Là réside la violence institutionnelle. Là se dessine le confort d'un régime bonapartiste.
Ajouté à cela le système du capitalisme néo-libéral, les intérêts de classe sont protégés par la propriété des moyens de production et par une Constitution scélérate qui permet la levée de boucliers et de matraques en bon ordre lorsque le système se sent menacé.
Dans son allocution du 17 avril, Emmanuel Macron a d'ailleurs clairement définit sa "feuille de route" pour les prochains mois "Travail [Exploitation], Ordre [répression], Progrès [Profit]".
C'est donc une vision politique de la société, capitaliste, qui est de nouveau explicitée ici en toute transparence.
De la politique, partout, pour toustes, par toustes
Au-delà du mouvement social organisé et animé par l'intersyndicale, c'est désormais aux formations politiques de se saisir pleinement des revendications mises en lumière par la mobilisation populaire. Elles devront assumer ce rôle dans le débat public, auprès de nos concitoyen.ne.s.
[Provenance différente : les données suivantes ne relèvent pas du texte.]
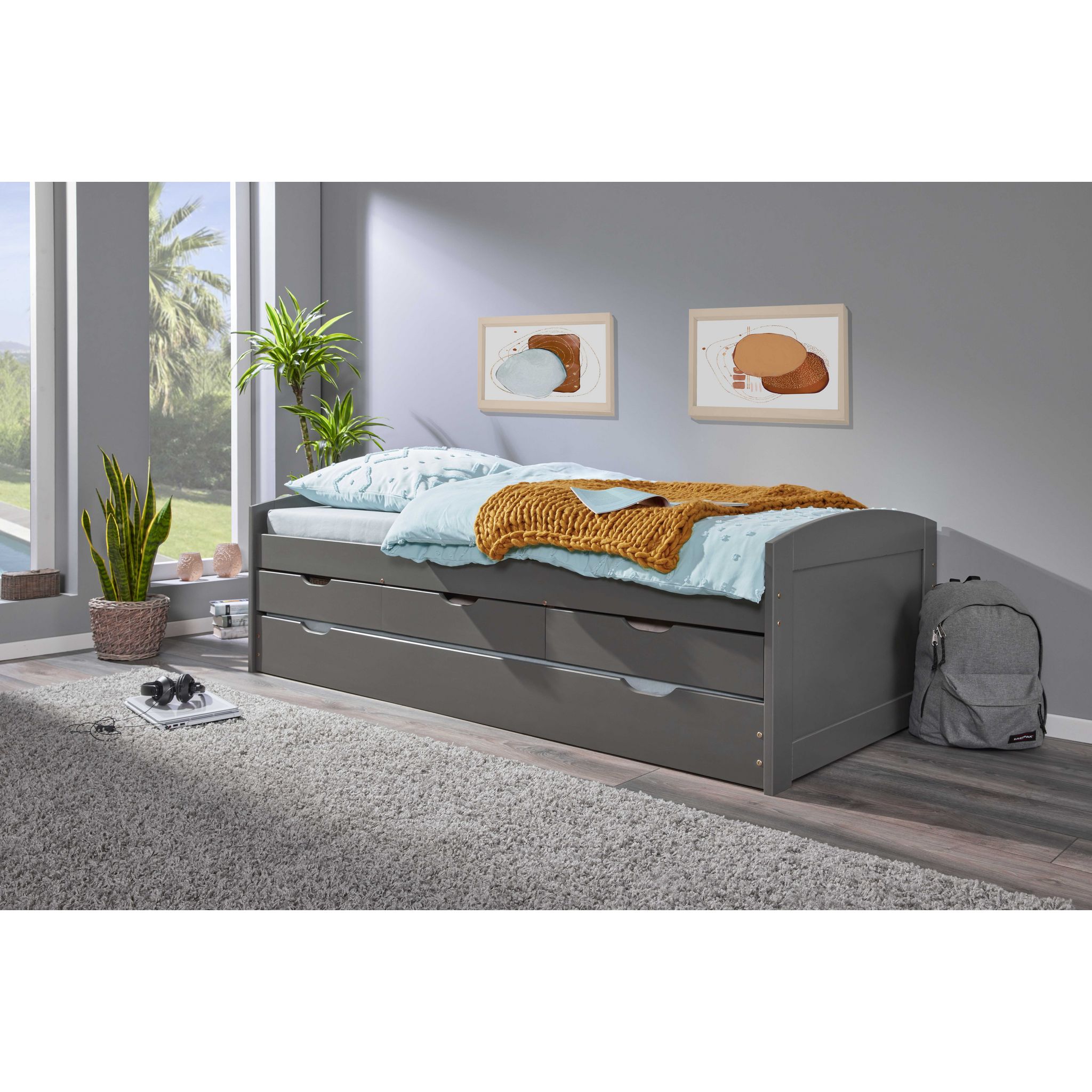 Lit gigogne 2 couchages 90x200 cm + 3 tiroirs ULLI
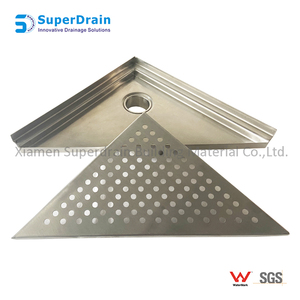 เซียะเหมิ Superdrain อาคารผลิตวัสดุสแตนเลส SUS304ท่อระบายน้ำชั้นสำหรับพื้นที่อ่างล้างจาน - Product Image 3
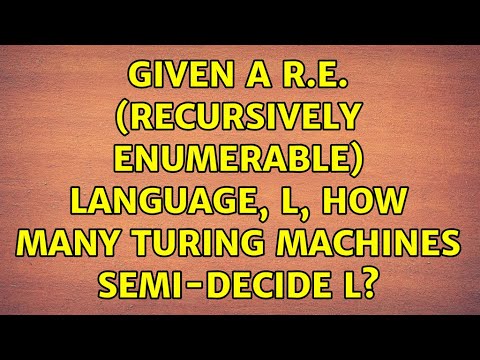 Number of Turing Machines Semi-Deciding an r.e. Language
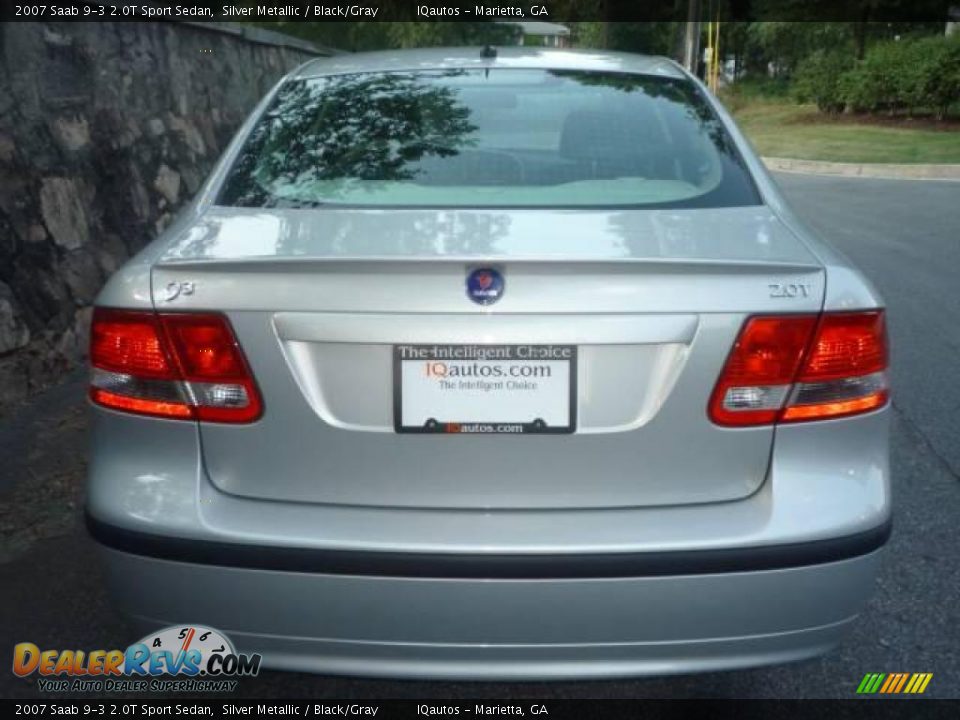 2007 Saab 9-3 2.0T Sport Sedan Silver Metallic / Black/Gray Photo #6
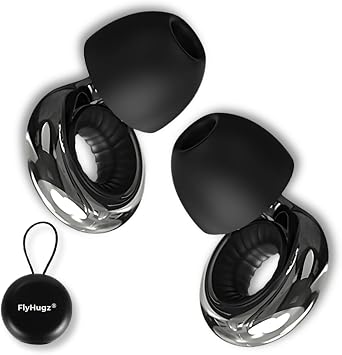 FlyHugz Grey Noise Cancelling Ear Plugs with Carry Case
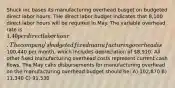 Shuck inc bases its manufacturing overhead busget on budgeted direct labor hours. THe direct labor budget indicates that 8,100 direct labor hours will be required in May. The variable overhead rate is 1.40 per direct labor hour. The company's budgeted fixed manufacturing overhead is100,440 per month, which includes depreciation of 8,910. All other fixed manufacturing overhead costs represent current cash flows. The May cahs disbursements for manufacturing overhead on the manufacturing overhead budget should be: A) 102,870 B) 11,340 C) 91,530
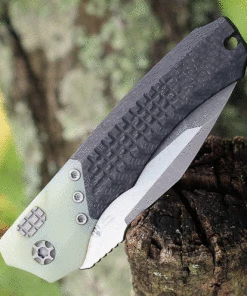 Budget 😍 Heretic Knives Heretic Wraith V.2 Auto - Carbon Fiber and Jade (3.62" Elmax Tanto) H100-5A-JADE 😍 -Automatic Knives shop H100 5A JADE.3 33073.1626804687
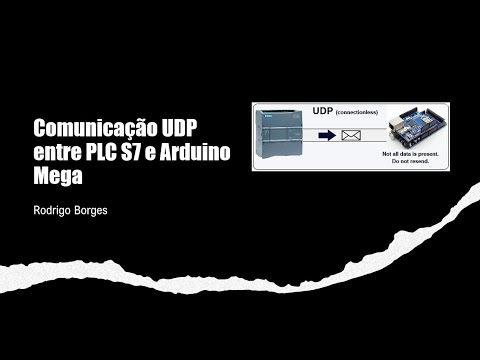 Comunicação UDP entre PLC S7 e Arduino Mega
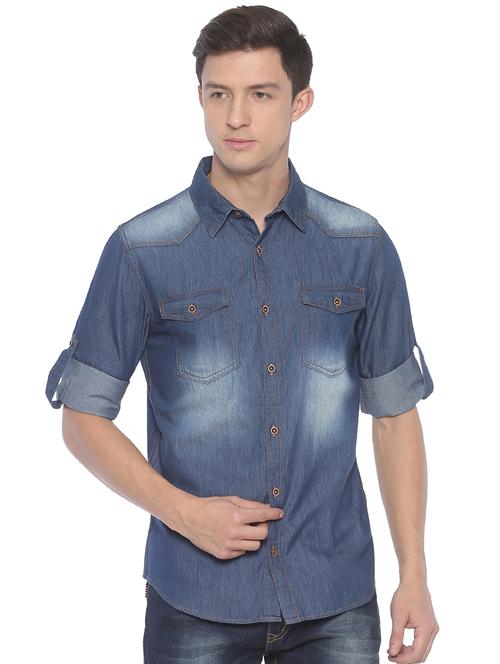 mens solid casual shirt - 16884324 - Very Small Image - 1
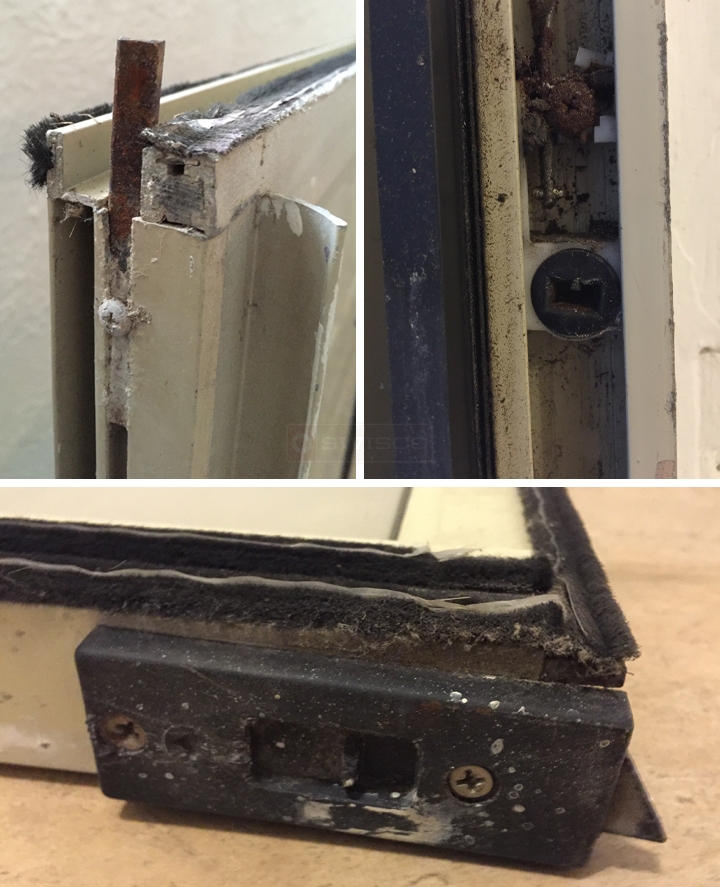 User submitted photos of window hardware.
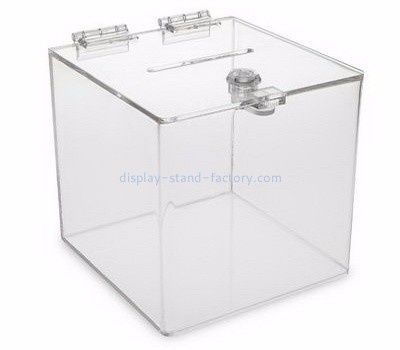 Charity collection boxes suppliers customized large acrylic ballot box NAB-254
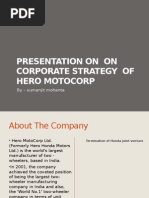 Presentation On On Corporate Strategy of Hero Motocorpby Sumanjit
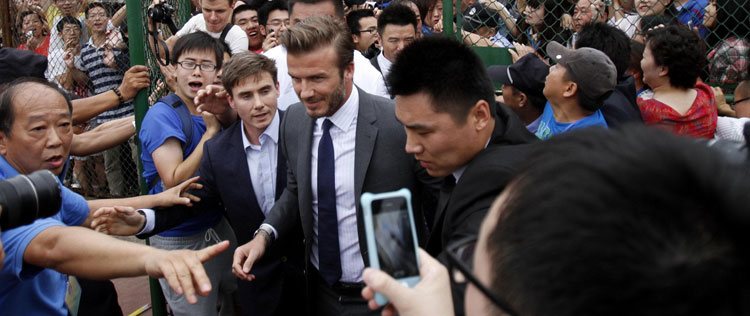 Evento com David Beckham acaba em tumulto na China
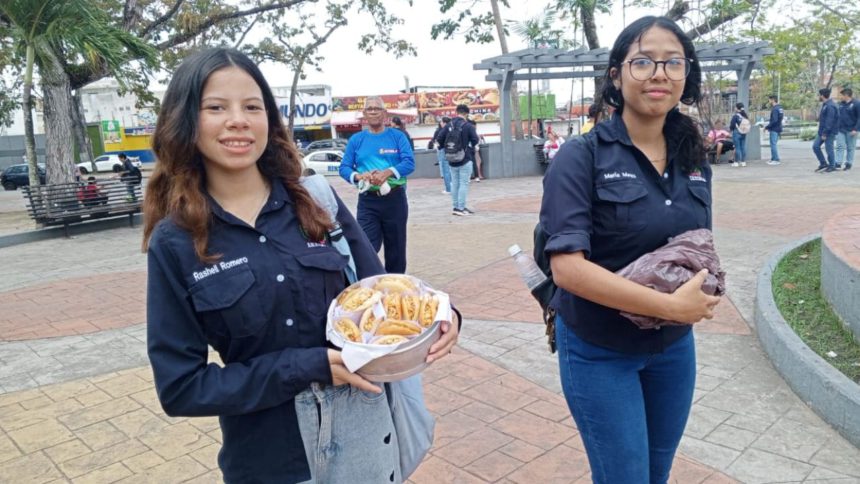 Estudiantes del Iutirla repartieron 280 arepas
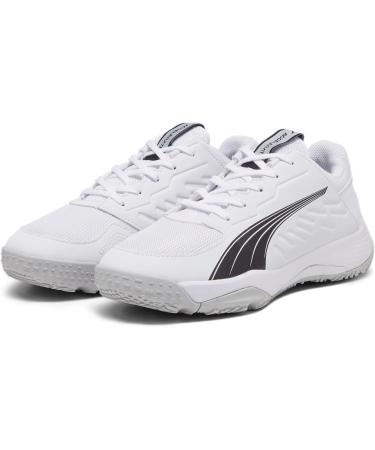 PUMA Unisex Kids Accelerate Jr Handball Shoe - EU 37 White/Black/Gray - International Shipping Available - Buy Online on GoSupps.com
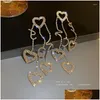 Stud Liefde Oorbellen Lange Hanger Korea Mode Trendy Persoonlijkheid Prachtig Ontwerp Voor Vrouwen Sieraden Groothandelstud Drop Delive Dhgarden Dhlxx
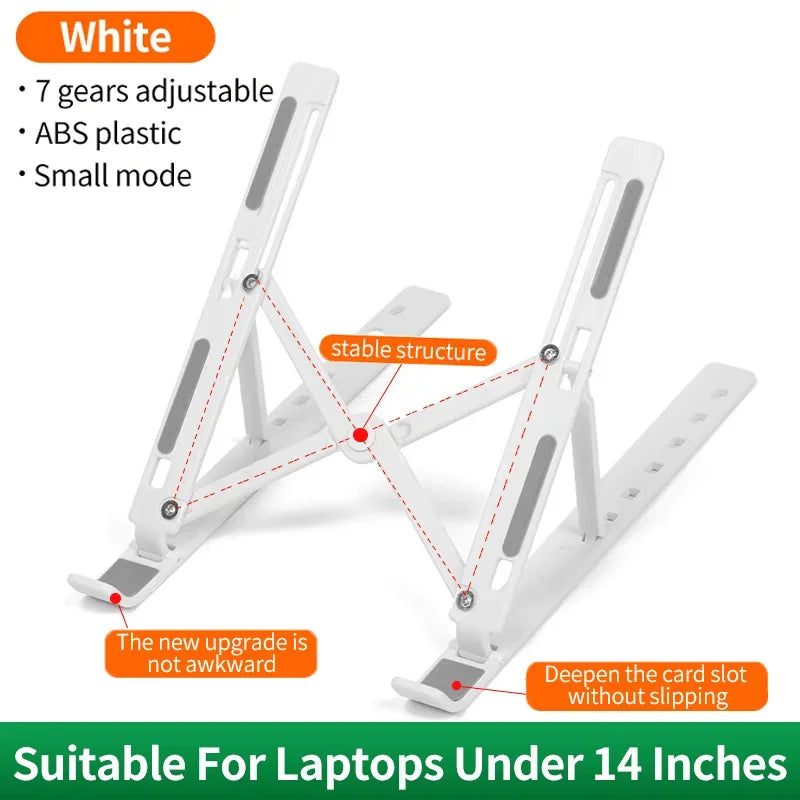 Adjustable Foldable Laptop Stand – Portable Ergonomic Desk Riser for Laptops & Tablets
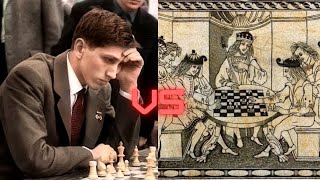 Bobby Fischer's Nd5 destroys the opponent's defense in the Fischer - Sozin attack (1967)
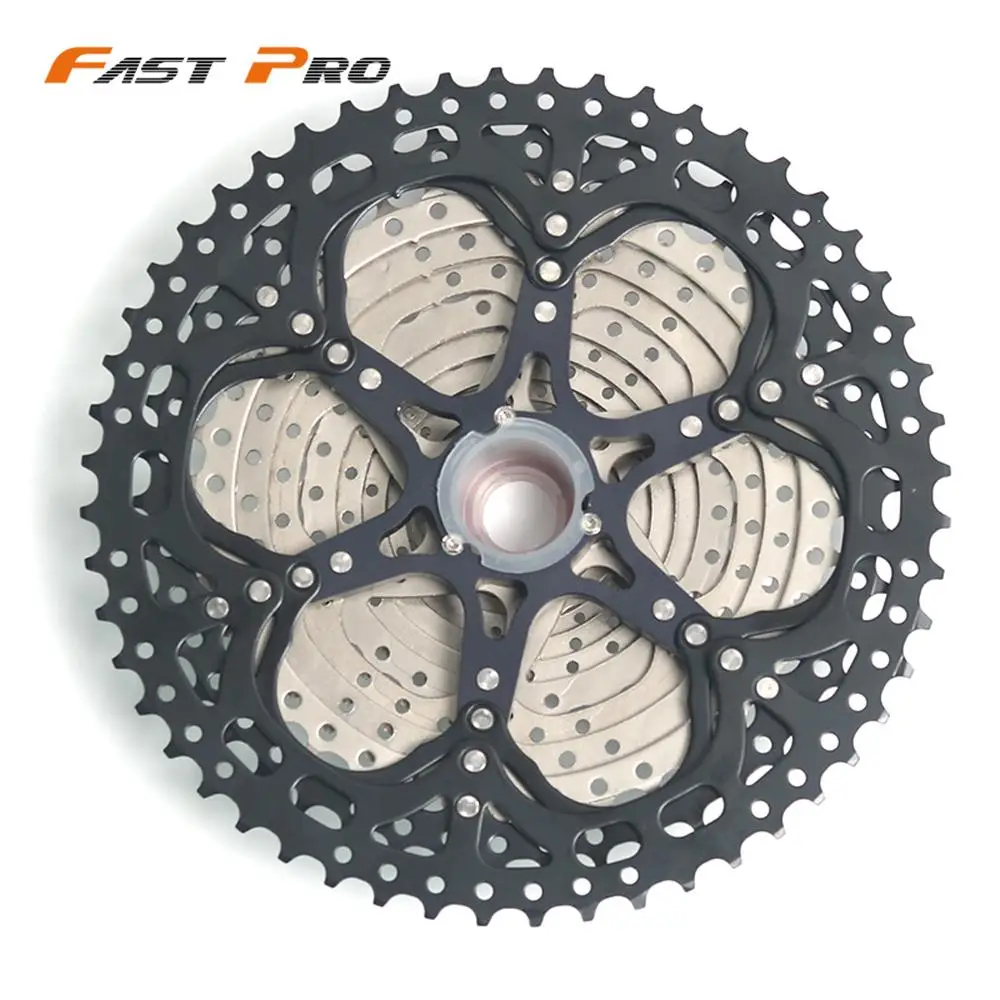 12S скоростная Звездочка 11-52T кассета Freewheel, пригодная для дорожного велосипеда, горного велосипеда, широкого соотношения звездочек, колесная велосипедная маховик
Les militant.e.s de la France Insoumise sont dores et déjà engagé.e.s dans cette démarche, elle devra être intensifiée et élargie.
Donner corps à la démocratie dans l'espace public. Rendre au peuple sa capacité d'intervention dans la politique. Voilà l'objectif à atteindre.
La "massification" du militantisme politique est nécessaire, mais ne pourra être efficiente qu'à la condition d'un véritable de travail d'organisation des mouvements et partis politiques: la formation, la bataille culturelle, la cohésion entre le projet et les pratiques. Travailler le fond, la forme. Trouver les échos populaires, associatif, militants, artistiques, scientifiques, qui valident la pertinence d'un projet global de tranformation de la société, de changement radical de système.
Ce mouvement né du rejet de la réforme des retraites évolue. Il porte en lui les bases de la révolution citoyenne. Il en poursuit le cheminement. Se grouper, marcher et user, toujours, des moyens légitimes que la démocratie nous confère: ceux que nous nous choisirons collectivement.